TASK GOAL>
Everything in the listing below except the pictures should be reproduced exactly.

:: RECORDS SHOWN

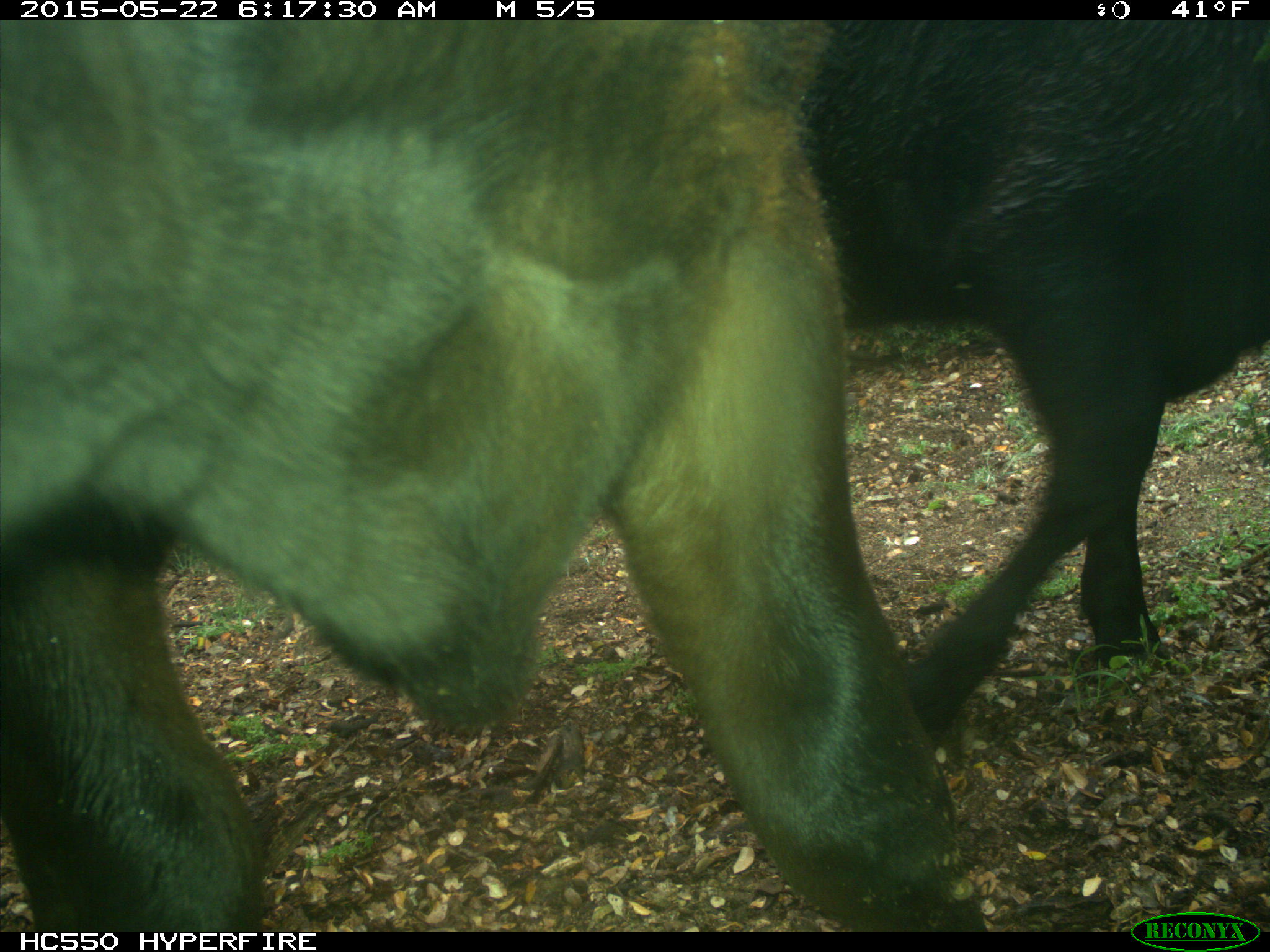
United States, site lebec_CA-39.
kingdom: Animalia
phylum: Chordata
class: Mammalia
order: Artiodactyla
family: Bovidae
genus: Bos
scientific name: Bos taurus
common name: domestic cow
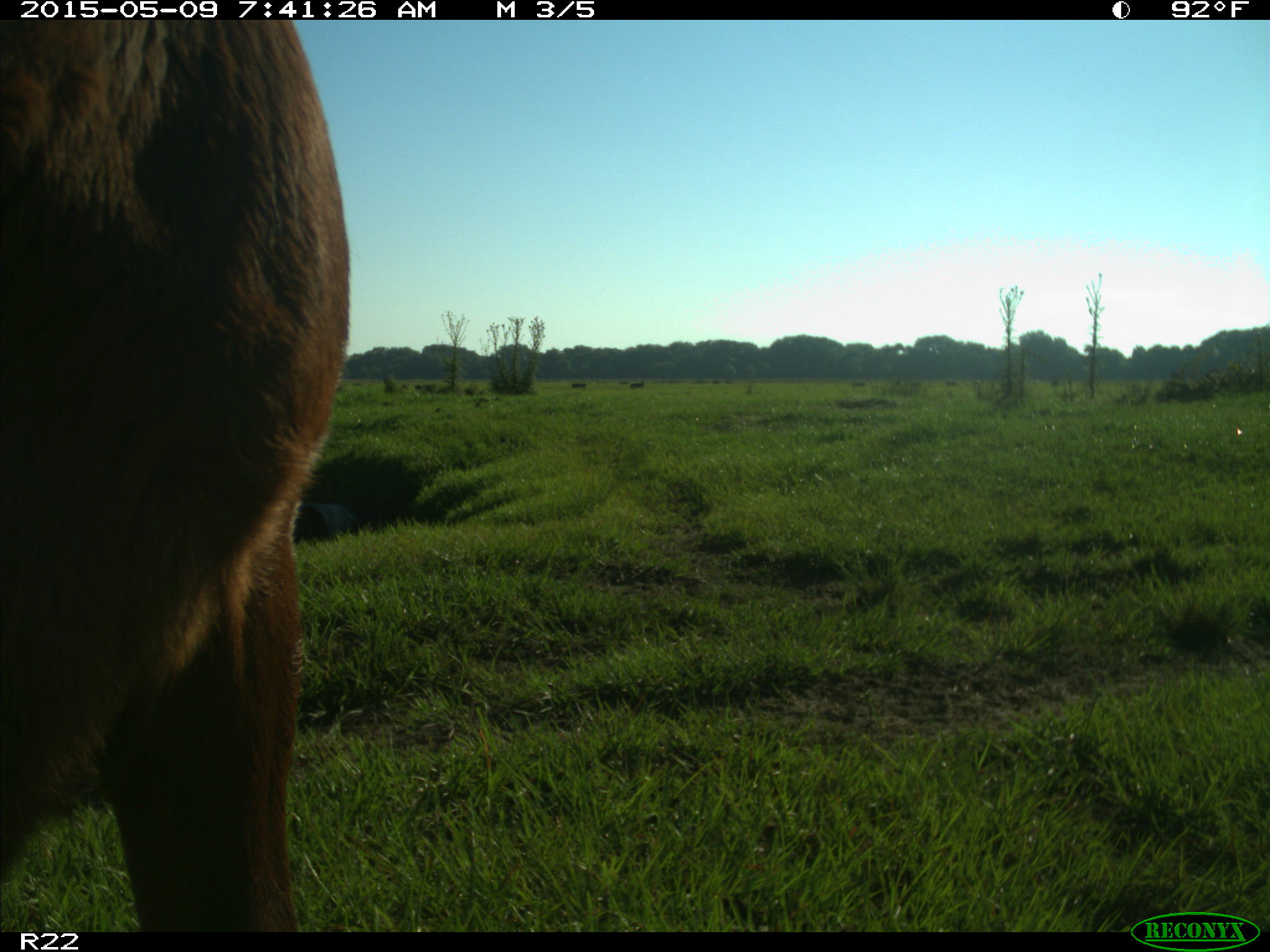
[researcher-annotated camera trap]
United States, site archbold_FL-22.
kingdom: Animalia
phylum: Chordata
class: Mammalia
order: Artiodactyla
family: Bovidae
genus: Bos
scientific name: Bos taurus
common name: domestic cow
Bos taurus (domestic cow).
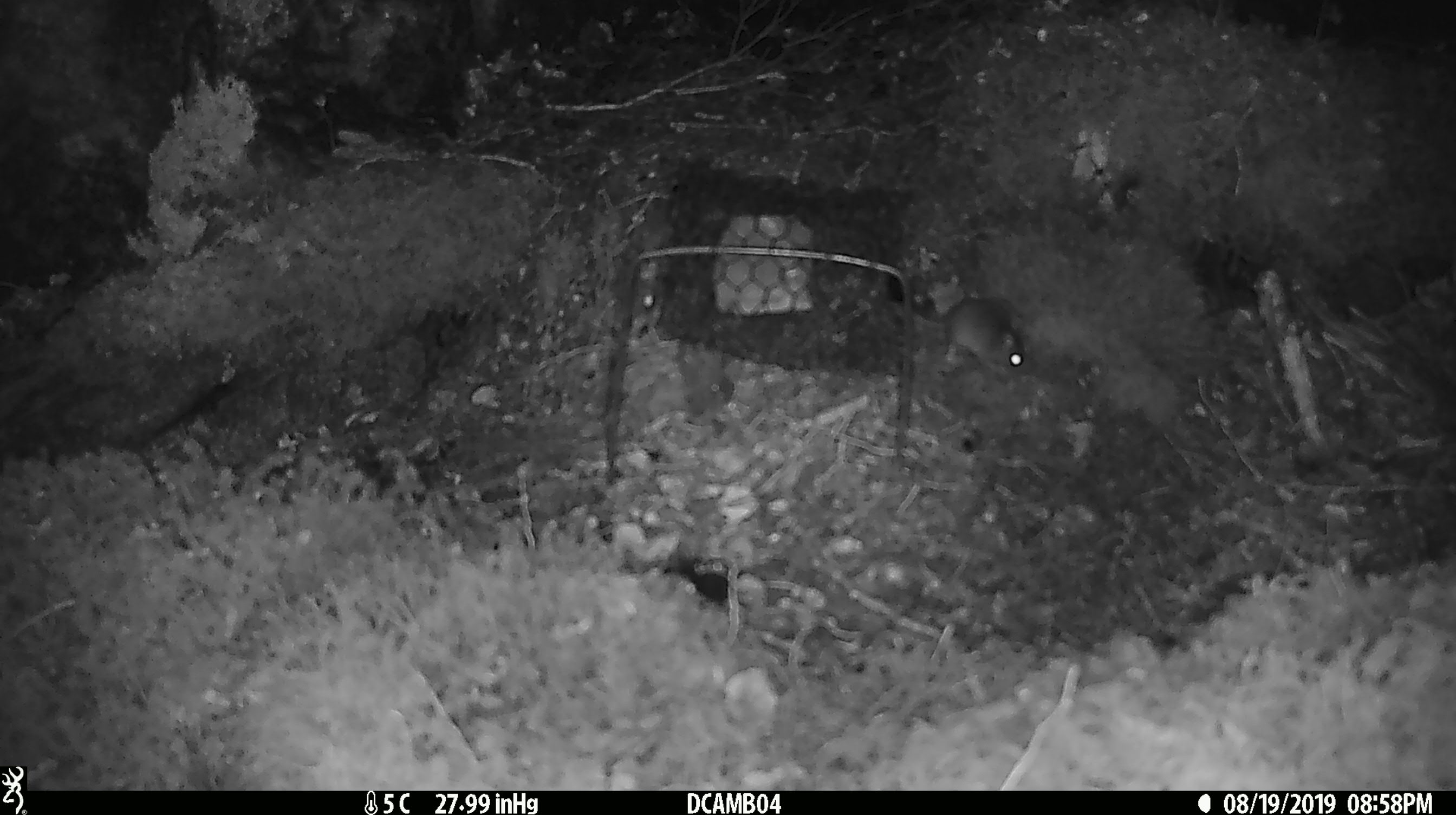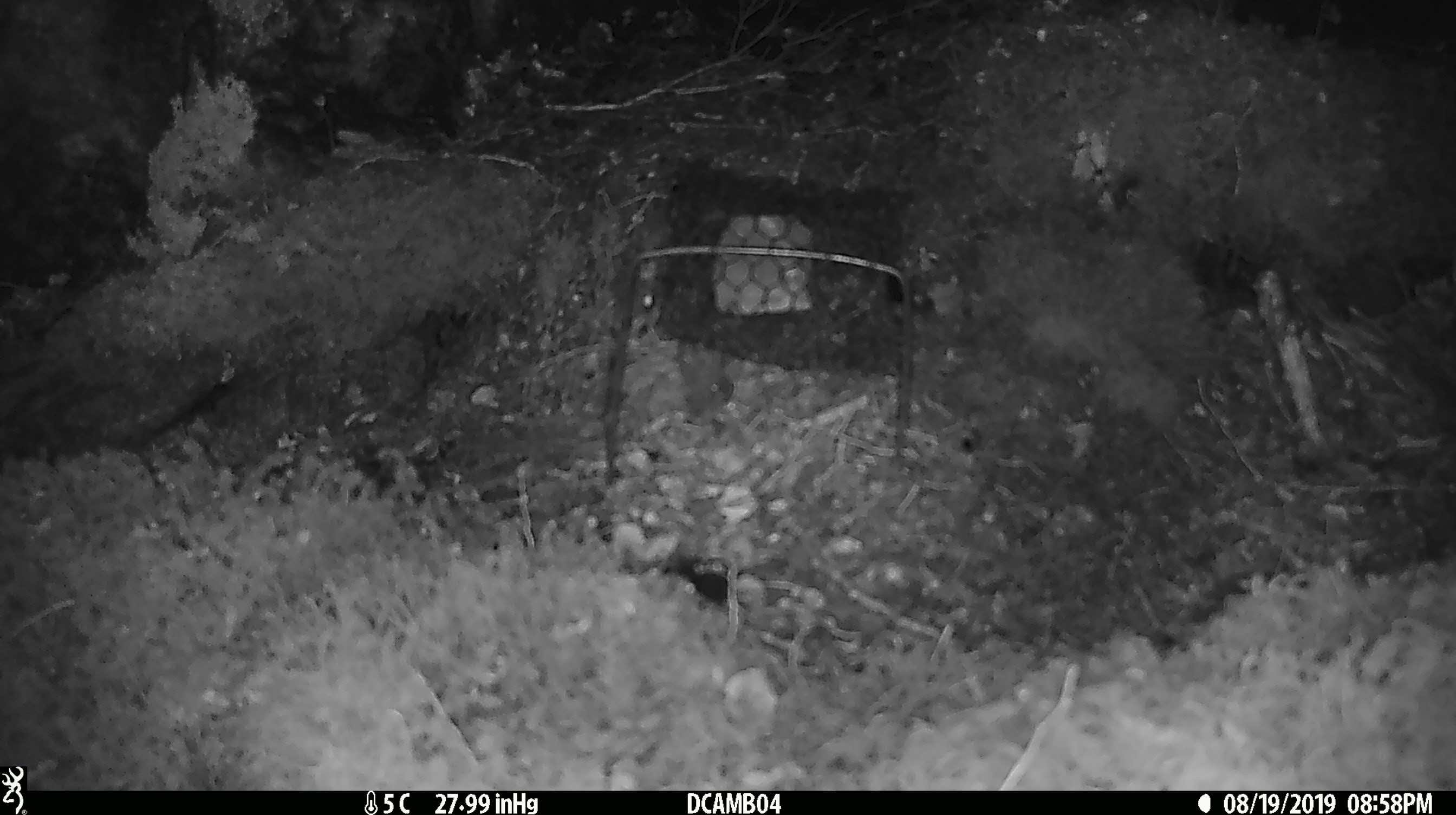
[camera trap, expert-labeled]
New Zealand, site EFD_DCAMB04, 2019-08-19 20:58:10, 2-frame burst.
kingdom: Animalia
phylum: Chordata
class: Mammalia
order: Rodentia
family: Muridae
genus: Mus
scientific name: Mus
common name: mouse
Mouse (Mus).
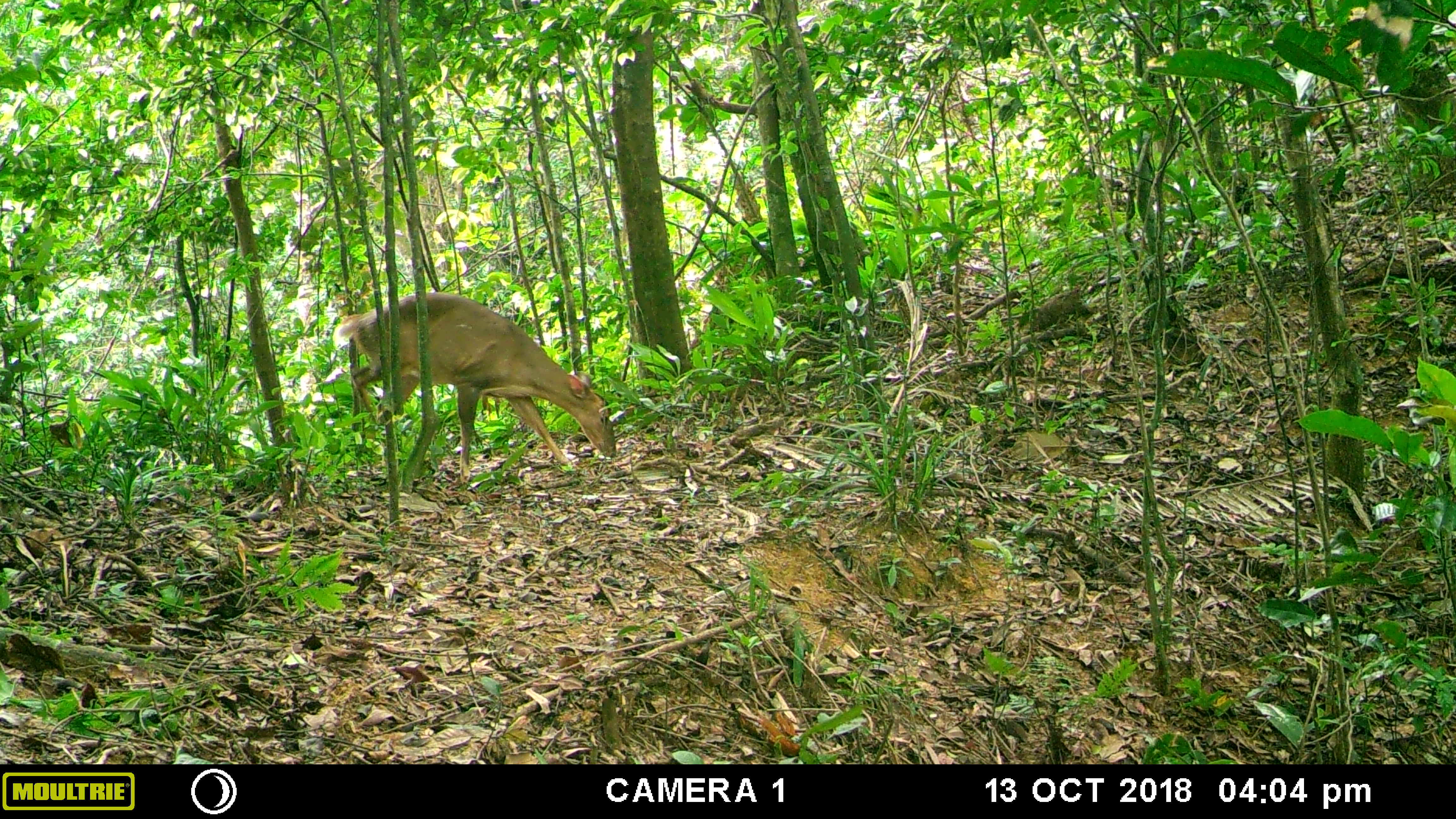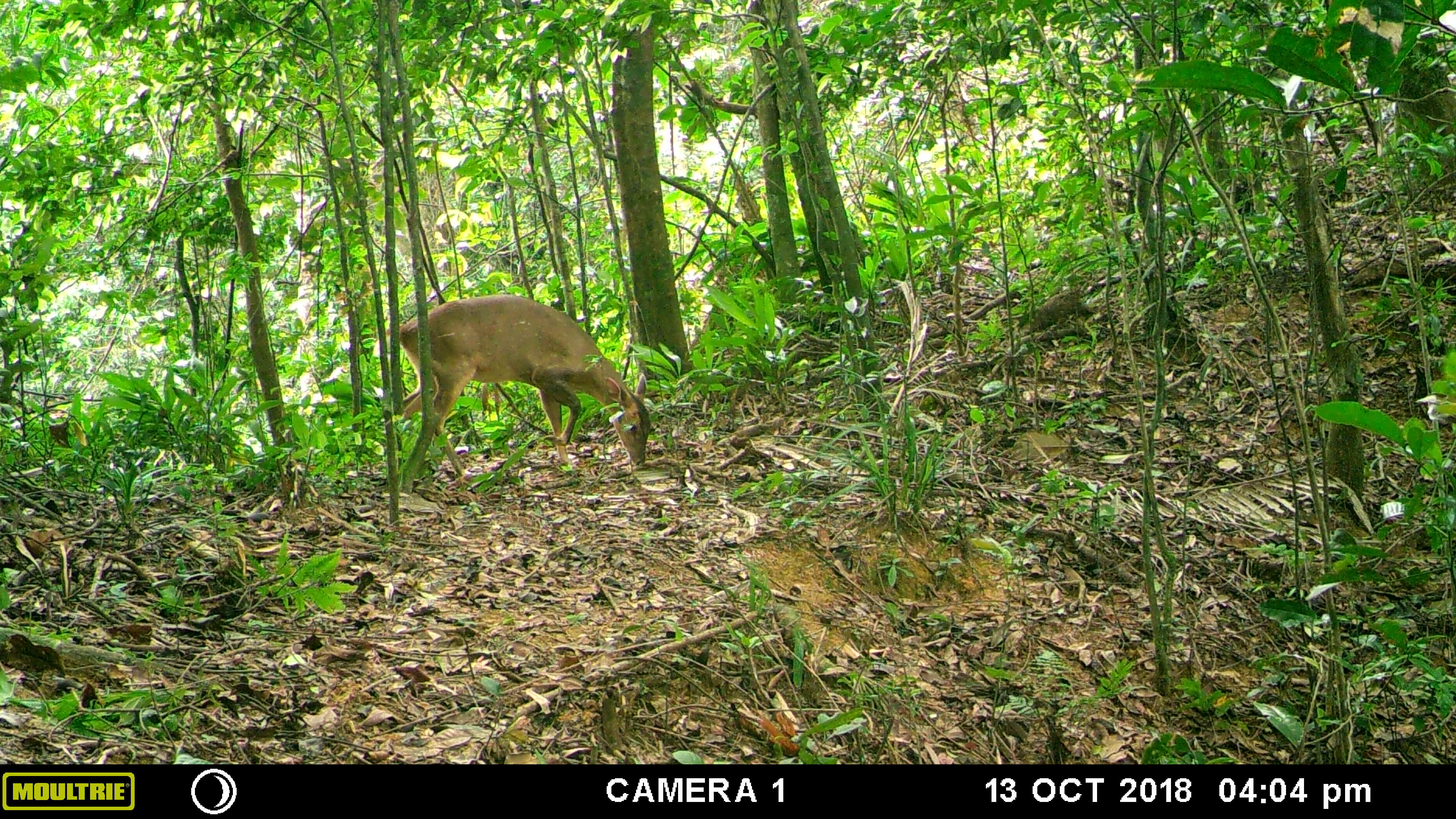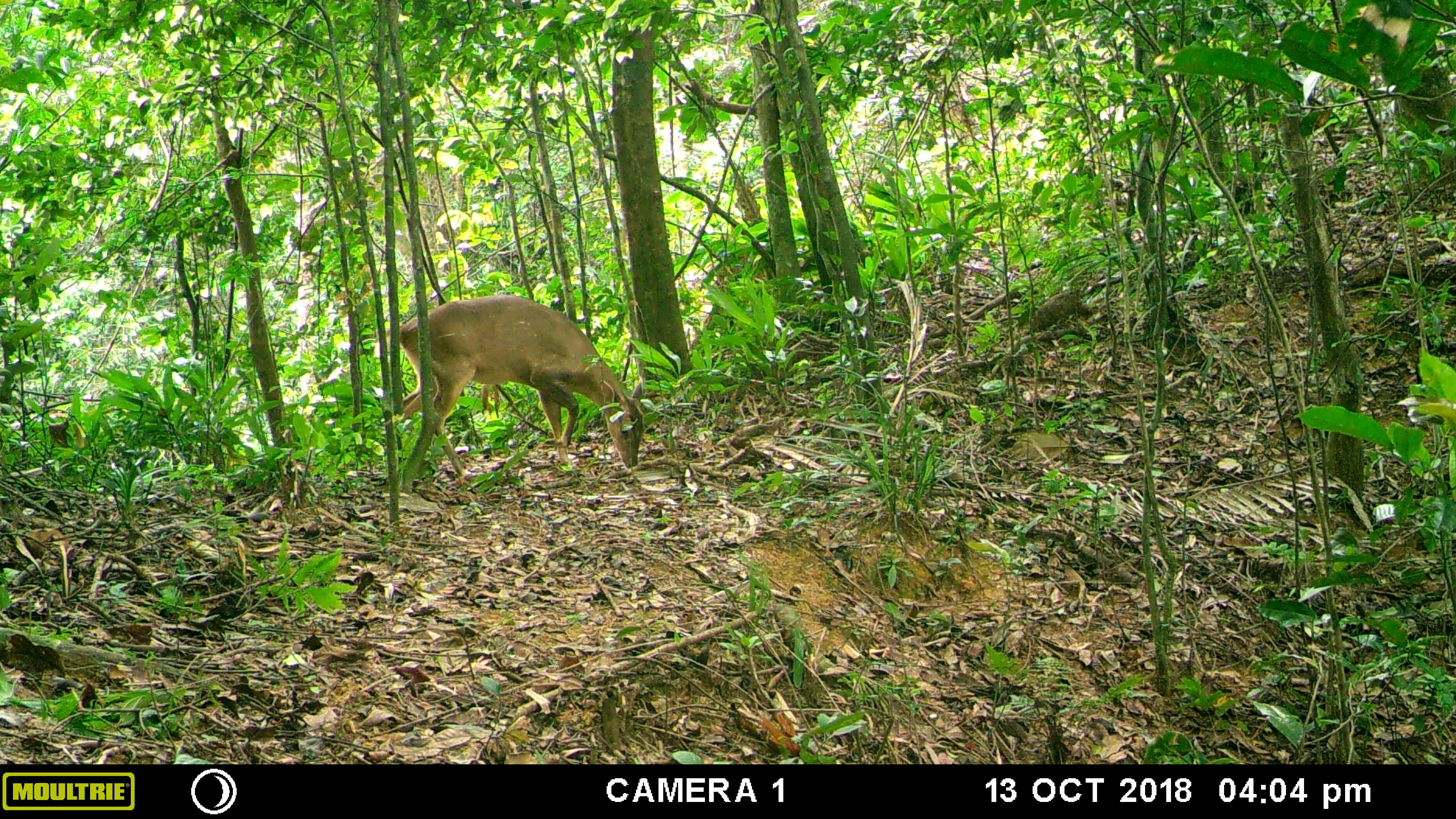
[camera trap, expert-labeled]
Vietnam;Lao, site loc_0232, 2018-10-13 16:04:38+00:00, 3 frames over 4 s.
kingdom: Animalia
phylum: Chordata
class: Mammalia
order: Artiodactyla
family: Cervidae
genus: Muntiacus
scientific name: Muntiacus vuquangensis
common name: large-antlered muntjac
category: large antlered muntjac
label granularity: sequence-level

::::

EXPECTED OUTPUT>
United States, site lebec_CA-39.
kingdom: Animalia
phylum: Chordata
class: Mammalia
order: Artiodactyla
family: Bovidae
genus: Bos
scientific name: Bos taurus
common name: domestic cow
[researcher-annotated camera trap]
United States, site archbold_FL-22.
kingdom: Animalia
phylum: Chordata
class: Mammalia
order: Artiodactyla
family: Bovidae
genus: Bos
scientific name: Bos taurus
common name: domestic cow
Bos taurus (domestic cow).
[camera trap, expert-labeled]
New Zealand, site EFD_DCAMB04, 2019-08-19 20:58:10, 2-frame burst.
kingdom: Animalia
phylum: Chordata
class: Mammalia
order: Rodentia
family: Muridae
genus: Mus
scientific name: Mus
common name: mouse
Mouse (Mus).
[camera trap, expert-labeled]
Vietnam;Lao, site loc_0232, 2018-10-13 16:04:38+00:00, 3 frames over 4 s.
kingdom: Animalia
phylum: Chordata
class: Mammalia
order: Artiodactyla
family: Cervidae
genus: Muntiacus
scientific name: Muntiacus vuquangensis
common name: large-antlered muntjac
category: large antlered muntjac
label granularity: sequence-level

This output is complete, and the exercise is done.